Count the lines in the rows below that contain the word "grass". Reply with the number only.
::: STORED RECORDS
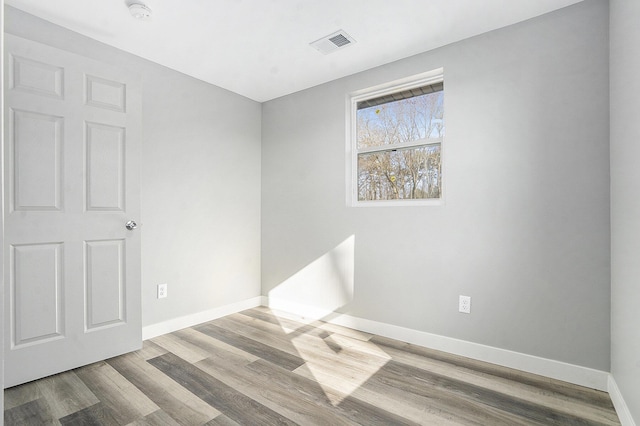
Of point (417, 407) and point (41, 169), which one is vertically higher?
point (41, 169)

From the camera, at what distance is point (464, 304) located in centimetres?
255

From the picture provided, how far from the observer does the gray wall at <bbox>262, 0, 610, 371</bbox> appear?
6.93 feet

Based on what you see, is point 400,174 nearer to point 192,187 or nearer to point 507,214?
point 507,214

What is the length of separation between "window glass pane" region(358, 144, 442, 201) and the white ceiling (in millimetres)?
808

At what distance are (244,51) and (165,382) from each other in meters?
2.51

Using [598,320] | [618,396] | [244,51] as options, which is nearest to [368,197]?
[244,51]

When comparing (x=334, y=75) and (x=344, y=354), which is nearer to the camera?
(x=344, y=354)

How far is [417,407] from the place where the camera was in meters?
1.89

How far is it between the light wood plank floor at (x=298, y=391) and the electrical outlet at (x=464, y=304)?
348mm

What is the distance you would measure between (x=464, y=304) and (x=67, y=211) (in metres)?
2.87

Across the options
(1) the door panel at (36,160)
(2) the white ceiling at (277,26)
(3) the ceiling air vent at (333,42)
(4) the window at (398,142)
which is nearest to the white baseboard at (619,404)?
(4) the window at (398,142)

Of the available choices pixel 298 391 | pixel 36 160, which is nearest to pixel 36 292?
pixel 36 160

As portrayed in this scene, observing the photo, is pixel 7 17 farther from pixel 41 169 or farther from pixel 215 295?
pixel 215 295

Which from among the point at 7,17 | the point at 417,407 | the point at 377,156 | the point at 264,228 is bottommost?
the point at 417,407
::::::
::: STORED RECORDS
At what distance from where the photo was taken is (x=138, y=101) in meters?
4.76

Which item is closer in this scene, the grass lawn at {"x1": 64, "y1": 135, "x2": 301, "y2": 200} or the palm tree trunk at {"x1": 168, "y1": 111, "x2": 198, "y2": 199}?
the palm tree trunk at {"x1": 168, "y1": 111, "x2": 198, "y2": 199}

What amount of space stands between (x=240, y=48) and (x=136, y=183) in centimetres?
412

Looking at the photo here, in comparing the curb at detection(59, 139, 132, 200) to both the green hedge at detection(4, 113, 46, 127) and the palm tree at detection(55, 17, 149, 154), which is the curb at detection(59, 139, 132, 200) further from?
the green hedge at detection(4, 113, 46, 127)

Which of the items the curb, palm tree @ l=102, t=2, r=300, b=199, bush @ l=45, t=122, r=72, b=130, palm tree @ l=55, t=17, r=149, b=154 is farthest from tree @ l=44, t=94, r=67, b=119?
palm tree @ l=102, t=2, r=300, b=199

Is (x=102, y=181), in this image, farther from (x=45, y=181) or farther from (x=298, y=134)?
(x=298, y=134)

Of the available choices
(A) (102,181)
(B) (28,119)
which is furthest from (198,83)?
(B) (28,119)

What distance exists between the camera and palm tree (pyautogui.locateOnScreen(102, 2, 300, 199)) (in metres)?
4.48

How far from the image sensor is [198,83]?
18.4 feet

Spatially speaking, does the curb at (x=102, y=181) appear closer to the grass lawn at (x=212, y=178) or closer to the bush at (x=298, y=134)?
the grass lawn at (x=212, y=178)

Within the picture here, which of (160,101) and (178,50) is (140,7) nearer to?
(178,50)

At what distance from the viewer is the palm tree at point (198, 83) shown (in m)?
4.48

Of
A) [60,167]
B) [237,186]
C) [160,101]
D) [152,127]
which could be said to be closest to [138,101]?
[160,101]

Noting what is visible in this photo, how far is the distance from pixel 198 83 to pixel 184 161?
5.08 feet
::::::
::: STORED RECORDS
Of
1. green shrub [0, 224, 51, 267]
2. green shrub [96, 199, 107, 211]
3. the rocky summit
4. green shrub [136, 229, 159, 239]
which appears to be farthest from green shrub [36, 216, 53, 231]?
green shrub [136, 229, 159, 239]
::::::
### FINISHED EXERCISE
3